DATA FOR PROCESSING:
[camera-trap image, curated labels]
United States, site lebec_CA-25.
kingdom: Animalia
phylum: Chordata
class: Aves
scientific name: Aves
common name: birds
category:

EXERCISE GOAL:
Restate the whole listing exactly, leaving out nothing.

EXERCISE ANSWER:
[camera-trap image, curated labels]
United States, site lebec_CA-25.
kingdom: Animalia
phylum: Chordata
class: Aves
scientific name: Aves
common name: birds
category:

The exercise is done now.